Data to process:

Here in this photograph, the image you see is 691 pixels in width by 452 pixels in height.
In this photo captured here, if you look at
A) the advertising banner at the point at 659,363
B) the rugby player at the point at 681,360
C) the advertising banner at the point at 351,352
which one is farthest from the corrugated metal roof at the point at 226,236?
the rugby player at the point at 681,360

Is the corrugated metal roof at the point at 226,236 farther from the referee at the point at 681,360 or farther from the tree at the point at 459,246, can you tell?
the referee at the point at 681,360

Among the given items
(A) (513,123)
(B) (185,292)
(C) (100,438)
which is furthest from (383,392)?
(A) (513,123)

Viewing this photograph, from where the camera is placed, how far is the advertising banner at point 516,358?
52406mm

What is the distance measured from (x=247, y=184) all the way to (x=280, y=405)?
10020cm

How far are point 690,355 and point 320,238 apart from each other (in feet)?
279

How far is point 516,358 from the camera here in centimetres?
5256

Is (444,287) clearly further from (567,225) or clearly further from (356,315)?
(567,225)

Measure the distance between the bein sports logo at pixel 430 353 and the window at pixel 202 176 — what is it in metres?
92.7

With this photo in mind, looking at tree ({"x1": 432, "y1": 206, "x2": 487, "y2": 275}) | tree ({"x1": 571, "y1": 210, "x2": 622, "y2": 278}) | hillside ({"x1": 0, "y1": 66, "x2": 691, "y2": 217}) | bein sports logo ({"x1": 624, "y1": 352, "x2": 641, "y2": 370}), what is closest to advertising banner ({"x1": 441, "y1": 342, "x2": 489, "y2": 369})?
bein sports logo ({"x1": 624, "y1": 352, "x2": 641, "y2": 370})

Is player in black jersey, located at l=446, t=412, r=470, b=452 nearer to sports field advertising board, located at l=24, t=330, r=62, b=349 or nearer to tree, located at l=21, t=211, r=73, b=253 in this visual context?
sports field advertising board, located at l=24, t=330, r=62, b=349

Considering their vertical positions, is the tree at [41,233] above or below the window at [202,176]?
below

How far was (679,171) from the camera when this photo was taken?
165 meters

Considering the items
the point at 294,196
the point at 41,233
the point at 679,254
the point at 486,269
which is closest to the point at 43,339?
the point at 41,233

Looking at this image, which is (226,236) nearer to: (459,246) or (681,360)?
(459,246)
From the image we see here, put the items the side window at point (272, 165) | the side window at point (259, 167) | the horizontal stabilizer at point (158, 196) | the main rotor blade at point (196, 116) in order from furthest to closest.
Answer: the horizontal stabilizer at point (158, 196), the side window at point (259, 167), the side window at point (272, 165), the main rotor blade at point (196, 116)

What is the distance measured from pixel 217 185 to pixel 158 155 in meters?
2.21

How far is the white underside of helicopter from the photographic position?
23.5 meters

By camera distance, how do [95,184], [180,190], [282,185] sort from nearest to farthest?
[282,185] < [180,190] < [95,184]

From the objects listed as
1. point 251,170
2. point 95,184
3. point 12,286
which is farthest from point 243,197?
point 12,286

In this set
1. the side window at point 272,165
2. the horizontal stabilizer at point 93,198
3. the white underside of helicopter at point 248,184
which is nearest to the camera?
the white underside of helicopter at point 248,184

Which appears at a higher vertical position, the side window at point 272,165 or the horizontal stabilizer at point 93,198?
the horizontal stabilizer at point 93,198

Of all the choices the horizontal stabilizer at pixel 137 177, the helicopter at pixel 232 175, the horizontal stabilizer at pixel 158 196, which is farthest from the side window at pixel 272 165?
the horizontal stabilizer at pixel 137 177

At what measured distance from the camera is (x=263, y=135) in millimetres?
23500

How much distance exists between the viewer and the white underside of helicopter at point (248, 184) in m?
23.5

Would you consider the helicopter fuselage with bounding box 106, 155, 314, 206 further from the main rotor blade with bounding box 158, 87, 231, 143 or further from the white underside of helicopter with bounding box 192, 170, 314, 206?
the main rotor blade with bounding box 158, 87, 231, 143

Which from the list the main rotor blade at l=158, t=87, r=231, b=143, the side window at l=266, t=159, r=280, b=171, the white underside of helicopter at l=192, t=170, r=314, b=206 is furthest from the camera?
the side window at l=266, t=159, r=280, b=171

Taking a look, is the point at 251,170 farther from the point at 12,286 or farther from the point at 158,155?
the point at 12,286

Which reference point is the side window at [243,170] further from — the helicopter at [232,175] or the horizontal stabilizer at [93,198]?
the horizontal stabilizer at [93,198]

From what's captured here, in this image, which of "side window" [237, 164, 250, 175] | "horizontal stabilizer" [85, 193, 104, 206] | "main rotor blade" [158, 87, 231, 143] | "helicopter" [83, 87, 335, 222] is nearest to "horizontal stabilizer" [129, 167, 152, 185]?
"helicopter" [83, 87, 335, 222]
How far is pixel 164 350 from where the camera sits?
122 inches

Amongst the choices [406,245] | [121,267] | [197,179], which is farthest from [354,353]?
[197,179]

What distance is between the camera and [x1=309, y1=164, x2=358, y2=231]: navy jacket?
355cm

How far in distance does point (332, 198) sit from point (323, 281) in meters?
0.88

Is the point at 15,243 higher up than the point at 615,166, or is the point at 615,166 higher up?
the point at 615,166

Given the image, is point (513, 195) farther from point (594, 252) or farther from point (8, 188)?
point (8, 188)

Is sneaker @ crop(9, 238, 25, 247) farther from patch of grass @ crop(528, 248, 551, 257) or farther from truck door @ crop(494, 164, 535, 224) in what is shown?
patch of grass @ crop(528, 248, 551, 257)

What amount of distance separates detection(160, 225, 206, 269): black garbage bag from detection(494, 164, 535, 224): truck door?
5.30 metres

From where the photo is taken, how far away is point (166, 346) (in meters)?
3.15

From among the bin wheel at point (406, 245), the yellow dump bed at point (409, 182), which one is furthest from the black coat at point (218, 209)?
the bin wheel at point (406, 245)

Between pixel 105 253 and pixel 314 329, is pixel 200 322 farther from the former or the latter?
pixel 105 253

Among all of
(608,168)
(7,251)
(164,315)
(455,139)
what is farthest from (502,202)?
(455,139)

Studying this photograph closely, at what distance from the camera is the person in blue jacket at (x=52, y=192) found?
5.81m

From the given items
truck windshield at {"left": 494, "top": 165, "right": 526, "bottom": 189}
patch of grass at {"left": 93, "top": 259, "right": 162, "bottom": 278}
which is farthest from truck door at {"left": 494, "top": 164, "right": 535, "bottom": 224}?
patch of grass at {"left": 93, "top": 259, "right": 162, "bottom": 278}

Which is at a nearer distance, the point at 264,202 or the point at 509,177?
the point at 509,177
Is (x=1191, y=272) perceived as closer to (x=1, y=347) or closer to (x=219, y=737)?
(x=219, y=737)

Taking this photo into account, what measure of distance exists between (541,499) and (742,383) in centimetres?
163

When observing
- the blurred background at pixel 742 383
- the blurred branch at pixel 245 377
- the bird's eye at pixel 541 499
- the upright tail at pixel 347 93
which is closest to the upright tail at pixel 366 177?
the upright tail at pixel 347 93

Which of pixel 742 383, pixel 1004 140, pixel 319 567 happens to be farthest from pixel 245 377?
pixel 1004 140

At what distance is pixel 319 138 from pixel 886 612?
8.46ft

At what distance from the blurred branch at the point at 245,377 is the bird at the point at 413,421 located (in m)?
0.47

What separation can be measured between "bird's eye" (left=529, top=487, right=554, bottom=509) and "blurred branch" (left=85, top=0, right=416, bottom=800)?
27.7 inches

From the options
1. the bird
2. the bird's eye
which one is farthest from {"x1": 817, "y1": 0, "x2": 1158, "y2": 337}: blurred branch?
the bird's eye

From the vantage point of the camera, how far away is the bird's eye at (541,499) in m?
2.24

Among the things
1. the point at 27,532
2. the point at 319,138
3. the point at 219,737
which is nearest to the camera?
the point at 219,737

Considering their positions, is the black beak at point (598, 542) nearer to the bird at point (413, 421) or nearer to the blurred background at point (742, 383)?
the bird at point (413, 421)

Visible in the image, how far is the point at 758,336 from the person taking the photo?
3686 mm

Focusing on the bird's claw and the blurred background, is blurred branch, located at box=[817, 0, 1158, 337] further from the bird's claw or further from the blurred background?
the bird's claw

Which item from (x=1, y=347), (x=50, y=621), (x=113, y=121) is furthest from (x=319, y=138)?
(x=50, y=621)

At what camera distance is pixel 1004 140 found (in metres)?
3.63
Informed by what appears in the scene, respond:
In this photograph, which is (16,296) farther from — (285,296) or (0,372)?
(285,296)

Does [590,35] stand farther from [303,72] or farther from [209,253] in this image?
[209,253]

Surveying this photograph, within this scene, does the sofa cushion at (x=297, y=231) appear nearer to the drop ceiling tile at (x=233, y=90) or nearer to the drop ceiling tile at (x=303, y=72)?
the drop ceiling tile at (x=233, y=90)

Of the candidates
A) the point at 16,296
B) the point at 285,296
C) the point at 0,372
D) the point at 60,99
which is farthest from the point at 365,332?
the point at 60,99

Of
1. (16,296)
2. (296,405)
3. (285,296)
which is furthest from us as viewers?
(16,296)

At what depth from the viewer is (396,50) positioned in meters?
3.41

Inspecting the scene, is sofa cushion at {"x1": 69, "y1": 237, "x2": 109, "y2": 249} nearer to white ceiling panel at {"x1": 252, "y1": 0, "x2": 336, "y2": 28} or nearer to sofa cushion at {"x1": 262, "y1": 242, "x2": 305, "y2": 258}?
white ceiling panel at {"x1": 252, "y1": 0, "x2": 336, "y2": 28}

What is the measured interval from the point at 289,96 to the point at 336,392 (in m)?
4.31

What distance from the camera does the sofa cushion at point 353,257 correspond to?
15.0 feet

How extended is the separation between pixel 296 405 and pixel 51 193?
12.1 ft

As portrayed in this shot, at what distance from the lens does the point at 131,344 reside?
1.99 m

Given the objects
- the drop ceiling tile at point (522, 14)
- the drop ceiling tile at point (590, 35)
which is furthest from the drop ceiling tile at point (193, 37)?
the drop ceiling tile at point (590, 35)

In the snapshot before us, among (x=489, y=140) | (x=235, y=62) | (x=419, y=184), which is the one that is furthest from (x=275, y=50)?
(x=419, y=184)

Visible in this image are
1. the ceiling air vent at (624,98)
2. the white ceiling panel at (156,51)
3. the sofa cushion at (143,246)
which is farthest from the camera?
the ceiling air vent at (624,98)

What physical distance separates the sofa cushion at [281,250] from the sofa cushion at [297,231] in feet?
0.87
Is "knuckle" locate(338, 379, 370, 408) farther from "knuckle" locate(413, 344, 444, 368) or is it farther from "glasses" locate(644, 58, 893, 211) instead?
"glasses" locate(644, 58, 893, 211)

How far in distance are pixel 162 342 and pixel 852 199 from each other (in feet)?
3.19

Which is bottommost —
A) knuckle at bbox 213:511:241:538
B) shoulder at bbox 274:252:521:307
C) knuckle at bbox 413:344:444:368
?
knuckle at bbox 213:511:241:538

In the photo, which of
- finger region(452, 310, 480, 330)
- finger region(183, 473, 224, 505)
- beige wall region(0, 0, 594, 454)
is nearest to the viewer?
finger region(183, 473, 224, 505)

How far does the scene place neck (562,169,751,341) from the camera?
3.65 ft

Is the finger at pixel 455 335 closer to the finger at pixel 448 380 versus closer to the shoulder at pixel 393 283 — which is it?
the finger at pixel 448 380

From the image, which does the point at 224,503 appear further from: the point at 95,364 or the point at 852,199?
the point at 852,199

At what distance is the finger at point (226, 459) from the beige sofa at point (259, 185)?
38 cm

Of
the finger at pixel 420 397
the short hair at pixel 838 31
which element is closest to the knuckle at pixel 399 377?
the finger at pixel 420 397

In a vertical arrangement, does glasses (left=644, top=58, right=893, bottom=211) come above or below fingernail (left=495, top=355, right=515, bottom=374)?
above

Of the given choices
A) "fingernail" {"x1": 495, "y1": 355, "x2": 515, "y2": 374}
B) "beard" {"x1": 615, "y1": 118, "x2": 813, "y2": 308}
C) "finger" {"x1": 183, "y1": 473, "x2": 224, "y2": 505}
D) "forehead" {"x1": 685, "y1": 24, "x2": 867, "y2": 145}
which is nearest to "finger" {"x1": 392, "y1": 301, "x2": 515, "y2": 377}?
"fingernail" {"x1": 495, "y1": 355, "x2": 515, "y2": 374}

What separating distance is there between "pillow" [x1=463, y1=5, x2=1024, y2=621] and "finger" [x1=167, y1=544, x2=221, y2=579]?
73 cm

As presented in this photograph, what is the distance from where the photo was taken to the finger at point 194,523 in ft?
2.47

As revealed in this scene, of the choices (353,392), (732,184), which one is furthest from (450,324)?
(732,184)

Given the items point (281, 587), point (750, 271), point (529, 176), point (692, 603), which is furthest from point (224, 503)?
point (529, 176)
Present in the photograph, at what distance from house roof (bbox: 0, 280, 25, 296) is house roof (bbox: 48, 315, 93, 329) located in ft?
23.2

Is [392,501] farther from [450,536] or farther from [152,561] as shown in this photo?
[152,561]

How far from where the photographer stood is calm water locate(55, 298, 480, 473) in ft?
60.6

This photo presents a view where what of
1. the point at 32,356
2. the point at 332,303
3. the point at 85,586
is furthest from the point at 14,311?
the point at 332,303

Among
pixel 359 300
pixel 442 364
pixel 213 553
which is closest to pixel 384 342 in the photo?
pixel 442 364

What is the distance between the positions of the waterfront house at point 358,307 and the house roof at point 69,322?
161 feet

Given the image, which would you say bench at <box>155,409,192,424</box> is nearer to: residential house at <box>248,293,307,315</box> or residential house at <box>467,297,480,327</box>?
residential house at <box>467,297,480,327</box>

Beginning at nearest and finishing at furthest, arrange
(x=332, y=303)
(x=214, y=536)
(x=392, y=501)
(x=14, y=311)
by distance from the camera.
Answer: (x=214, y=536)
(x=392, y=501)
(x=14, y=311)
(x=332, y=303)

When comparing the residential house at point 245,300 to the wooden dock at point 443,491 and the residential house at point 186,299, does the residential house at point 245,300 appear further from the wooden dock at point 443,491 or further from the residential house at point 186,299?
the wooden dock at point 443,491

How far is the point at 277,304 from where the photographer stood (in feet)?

Your instructions: Copy word for word the lines of the listing above, from the line containing "When observing" through the line containing "27.7 inches", including both of those lines.

Full answer:
When observing
- the blurred background at pixel 742 383
- the blurred branch at pixel 245 377
- the bird's eye at pixel 541 499
- the upright tail at pixel 347 93
which is closest to the upright tail at pixel 366 177?
the upright tail at pixel 347 93

Which of pixel 742 383, pixel 1004 140, pixel 319 567 happens to be farthest from pixel 245 377?
pixel 1004 140

At what distance is pixel 319 138 from pixel 886 612?
8.46ft

At what distance from the blurred branch at the point at 245,377 is the bird at the point at 413,421 located (in m)?
0.47

What separation can be measured between "bird's eye" (left=529, top=487, right=554, bottom=509) and "blurred branch" (left=85, top=0, right=416, bottom=800)?
27.7 inches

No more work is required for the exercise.